• _QUOTED TEXT_:
:::::

On Mon, Aug 22, 2022 at 9:04 AM Phil Endecott via Boost
auto r1 = f1(); // r1 is a string, OK. auto r2 = f2(); // r2 is a string, not a string&, so it's safe. auto& r2a = f2(); // r2a is a string&, but the user knows that because they wrote a &. auto r3 = f3(); // r3 is a string_view, danger!
Ah, yes I see. To me the problem here is auto. In other words, the issue is not specific to URLs; it is general for any user that uses auto to capture the result of a function that returns a reference-like type over its arguments. For example, I see no problems here: std::string f1(); std::string& f2(); std::string_view f3(); std::string r1 = f1(); // r1 is a string, OK. std::string r2 = f2(); // r2 is a string, not a string&, so it's safe. std::string& r2a = f2(); // r2a is a string&, but the user knows that because they wrote a &. std::string_view r3 = f3(); // r3 is a string_view, danger! Instead of burdening every function that has ever been written, has been written, and will ever be written with the responsibility of communicating its return type twice - once in the actual return type and again in the function name, it seems to me that a more logical solution is that the author of the code chooses whether to opt-in to brevity (using auto) or opt-in to clarity (naming the return type).
I feel that maybe what I'm saying is not getting through:
*I am not insisting that you remove these dangerous functions. You are welcome to keep them for those users who feel that they need the benefits that they offer. I would just like you to *also* offer safe-to-use functions, and to give the safe functions more concise names than the dangerous functions
Okay so, if I am understanding you right, you are saying that this
would be better:
auto u = parse_uri_into_string_view( s ).value();
I'm not sure that I agree. The "name" of a function includes its
return type and parameter list types. `parse_uri` is really
"result
Yes well, we considered that design and concluded that it wasn't practical. The library has multiple value types for URLs, which one should it return?
One of the safe ones. I'd suggest one that uses a std::string to store the URL.

:::::

• _TASK SET_:
**A.** Answer these questions from the thread, one answer per line, marked (i), (ii) and (iii):
(i) In the example where each variable's type is written out, what type does f3 return?
(ii) Besides its name, what does the writer say the "name" of a function includes?
(iii) What kind of URL value type does the reply in the last line suggest returning?
**B.** Rewrite the paragraph of the thread that begins "I am not insisting that you remove" as a short bulleted list that keeps its main points.
**C.** Set down word for word everything in the thread from "I feel that" down to "should it return?".
The items after this point are separate from the thread.

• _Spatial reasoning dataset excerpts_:
:::::

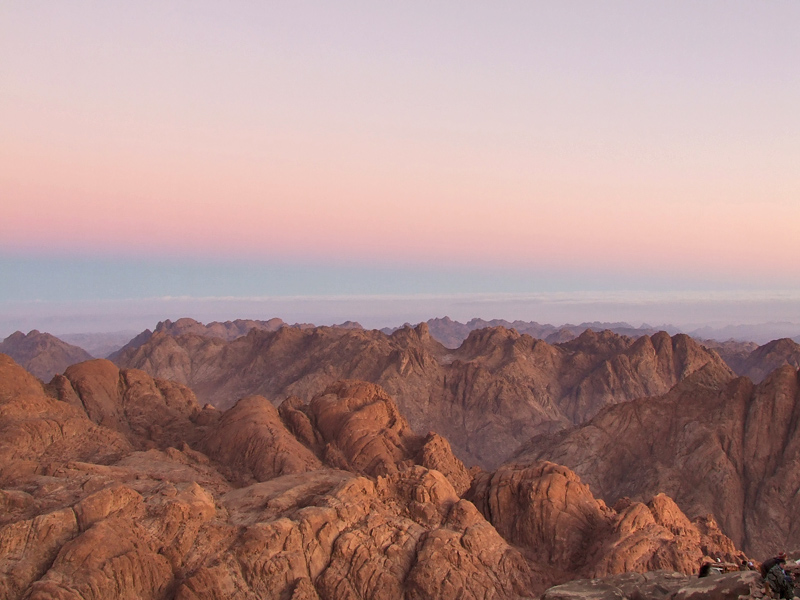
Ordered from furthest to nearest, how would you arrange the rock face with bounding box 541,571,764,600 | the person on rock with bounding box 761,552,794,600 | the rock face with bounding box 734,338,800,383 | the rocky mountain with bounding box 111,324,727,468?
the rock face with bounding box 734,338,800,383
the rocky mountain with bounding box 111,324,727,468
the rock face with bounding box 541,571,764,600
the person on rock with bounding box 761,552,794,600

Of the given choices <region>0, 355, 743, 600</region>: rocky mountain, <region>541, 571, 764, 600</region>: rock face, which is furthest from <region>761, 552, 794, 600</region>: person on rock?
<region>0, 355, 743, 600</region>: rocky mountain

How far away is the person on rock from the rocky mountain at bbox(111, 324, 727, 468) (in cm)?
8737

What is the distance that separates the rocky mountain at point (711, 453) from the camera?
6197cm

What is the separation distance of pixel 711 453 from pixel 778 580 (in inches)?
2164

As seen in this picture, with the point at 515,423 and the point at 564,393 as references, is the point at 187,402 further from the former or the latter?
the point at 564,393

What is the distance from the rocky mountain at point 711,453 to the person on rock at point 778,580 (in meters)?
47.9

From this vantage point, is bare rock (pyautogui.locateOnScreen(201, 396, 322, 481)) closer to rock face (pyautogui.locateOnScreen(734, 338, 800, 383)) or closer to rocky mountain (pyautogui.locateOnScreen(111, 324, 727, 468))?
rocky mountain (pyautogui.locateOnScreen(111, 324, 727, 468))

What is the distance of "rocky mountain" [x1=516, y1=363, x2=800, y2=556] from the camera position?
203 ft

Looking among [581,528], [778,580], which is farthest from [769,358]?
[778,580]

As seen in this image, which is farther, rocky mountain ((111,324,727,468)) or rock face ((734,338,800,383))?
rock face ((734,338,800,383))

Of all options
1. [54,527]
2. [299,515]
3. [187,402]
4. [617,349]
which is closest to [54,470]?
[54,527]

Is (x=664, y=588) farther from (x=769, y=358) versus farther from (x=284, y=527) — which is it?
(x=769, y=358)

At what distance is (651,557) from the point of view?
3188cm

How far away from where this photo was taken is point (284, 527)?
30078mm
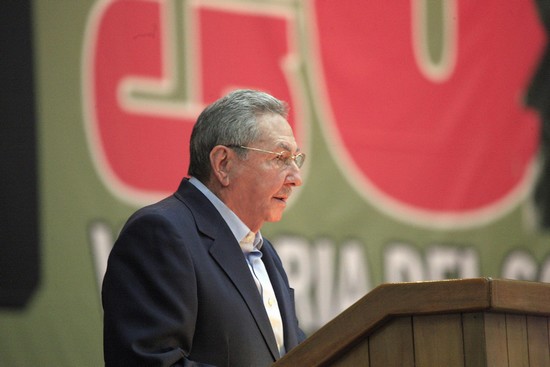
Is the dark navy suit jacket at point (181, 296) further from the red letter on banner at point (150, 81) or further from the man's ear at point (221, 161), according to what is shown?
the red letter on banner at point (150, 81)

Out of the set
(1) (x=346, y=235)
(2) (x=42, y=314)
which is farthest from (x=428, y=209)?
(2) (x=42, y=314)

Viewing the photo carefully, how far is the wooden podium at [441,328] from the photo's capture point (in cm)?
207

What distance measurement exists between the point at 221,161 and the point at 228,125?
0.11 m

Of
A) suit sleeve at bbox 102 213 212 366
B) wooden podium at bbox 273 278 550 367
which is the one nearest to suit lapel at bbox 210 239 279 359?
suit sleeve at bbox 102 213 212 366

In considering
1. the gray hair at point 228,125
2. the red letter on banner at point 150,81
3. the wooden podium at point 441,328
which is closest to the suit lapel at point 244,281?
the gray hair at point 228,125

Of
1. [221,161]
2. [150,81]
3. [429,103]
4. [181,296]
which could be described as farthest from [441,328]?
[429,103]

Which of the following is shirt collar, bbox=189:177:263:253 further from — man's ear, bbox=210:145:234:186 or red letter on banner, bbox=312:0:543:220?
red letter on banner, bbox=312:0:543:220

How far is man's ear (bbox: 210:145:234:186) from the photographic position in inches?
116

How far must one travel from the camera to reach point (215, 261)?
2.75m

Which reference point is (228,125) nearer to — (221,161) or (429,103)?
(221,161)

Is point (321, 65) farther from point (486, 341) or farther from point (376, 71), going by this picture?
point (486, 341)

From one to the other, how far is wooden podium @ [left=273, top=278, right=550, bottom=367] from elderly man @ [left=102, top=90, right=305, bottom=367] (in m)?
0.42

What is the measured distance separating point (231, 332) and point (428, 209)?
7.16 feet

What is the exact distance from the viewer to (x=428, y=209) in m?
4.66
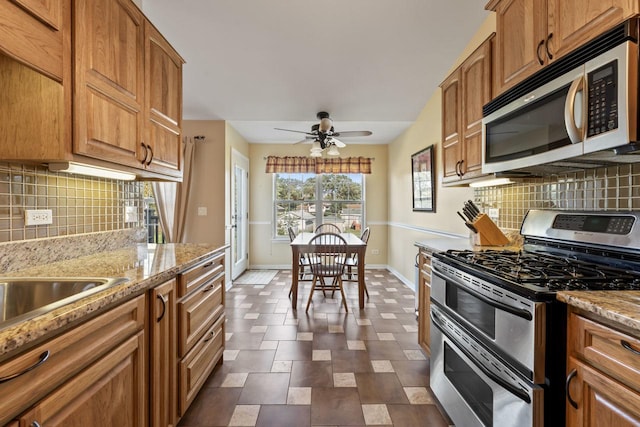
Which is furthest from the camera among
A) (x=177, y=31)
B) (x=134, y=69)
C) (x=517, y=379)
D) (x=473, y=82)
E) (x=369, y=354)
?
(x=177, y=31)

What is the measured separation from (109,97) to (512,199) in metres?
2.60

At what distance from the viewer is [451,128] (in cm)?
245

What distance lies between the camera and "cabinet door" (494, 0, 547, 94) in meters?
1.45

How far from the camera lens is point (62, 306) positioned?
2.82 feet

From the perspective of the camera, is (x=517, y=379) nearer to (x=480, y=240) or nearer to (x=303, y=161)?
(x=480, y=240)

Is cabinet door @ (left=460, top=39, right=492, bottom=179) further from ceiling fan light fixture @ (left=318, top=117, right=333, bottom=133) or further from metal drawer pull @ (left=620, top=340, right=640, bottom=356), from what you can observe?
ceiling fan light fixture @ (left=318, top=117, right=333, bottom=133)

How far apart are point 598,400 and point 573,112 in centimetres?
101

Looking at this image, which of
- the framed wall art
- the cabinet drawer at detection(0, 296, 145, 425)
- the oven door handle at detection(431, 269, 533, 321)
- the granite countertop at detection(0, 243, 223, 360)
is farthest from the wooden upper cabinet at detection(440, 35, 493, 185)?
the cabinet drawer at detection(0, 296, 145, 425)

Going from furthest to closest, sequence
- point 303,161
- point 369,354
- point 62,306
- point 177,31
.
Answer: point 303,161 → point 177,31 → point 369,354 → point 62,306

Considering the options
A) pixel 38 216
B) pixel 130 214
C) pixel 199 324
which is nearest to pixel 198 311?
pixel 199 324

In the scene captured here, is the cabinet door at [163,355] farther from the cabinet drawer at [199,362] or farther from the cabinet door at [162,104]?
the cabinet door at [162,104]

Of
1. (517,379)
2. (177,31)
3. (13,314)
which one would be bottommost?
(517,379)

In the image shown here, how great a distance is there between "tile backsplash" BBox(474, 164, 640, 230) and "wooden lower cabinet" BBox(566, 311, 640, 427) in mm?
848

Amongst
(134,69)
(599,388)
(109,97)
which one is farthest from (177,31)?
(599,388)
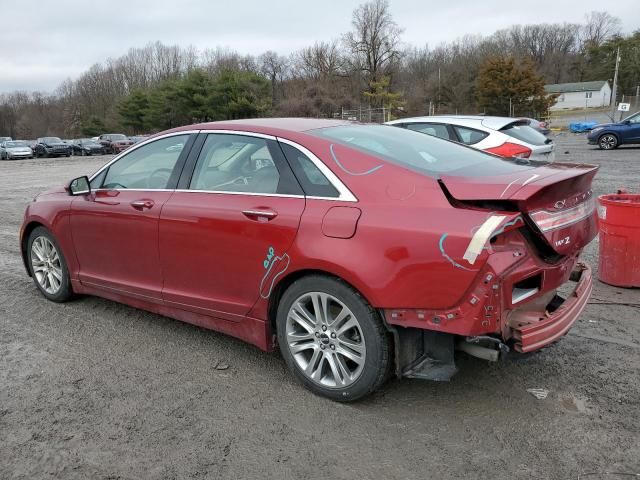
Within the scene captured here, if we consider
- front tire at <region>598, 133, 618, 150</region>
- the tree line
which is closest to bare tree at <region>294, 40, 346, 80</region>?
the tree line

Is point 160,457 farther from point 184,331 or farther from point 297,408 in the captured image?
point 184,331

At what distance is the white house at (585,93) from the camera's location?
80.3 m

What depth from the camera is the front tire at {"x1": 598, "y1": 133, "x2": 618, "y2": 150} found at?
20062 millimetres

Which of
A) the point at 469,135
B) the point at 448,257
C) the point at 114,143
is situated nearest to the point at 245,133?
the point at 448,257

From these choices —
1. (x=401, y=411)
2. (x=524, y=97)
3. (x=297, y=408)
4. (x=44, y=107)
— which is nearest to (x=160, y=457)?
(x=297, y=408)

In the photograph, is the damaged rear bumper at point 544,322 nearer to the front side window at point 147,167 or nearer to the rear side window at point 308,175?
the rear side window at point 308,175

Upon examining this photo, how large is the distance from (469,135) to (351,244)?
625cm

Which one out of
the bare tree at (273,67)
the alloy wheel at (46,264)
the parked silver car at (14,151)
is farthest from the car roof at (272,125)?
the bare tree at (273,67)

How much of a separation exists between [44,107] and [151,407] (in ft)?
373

:::::

• _SOLUTIONS TO THE PROBLEMS_:
**A.**
(i) std::string_view
(ii) Its return type and parameter list types
(iii) One of the safe ones, such as one that uses a std::string to store the URL

**B.**
- The writer is not asking for the dangerous functions to be removed.
- Those functions can stay for users who feel they need their benefits.
- Safe-to-use functions should be offered as well.
- The safe functions should have more concise names than the dangerous ones.

**C.**
I feel that maybe what I'm saying is not getting through:
*I am not insisting that you remove these dangerous functions. You are welcome to keep them for those users who feel that they need the benefits that they offer. I would just like you to *also* offer safe-to-use functions, and to give the safe functions more concise names than the dangerous functions
Okay so, if I am understanding you right, you are saying that this
would be better:
auto u = parse_uri_into_string_view( s ).value();
I'm not sure that I agree. The "name" of a function includes its
return type and parameter list types. `parse_uri` is really
"result
Yes well, we considered that design and concluded that it wasn't practical. The library has multiple value types for URLs, which one should it return?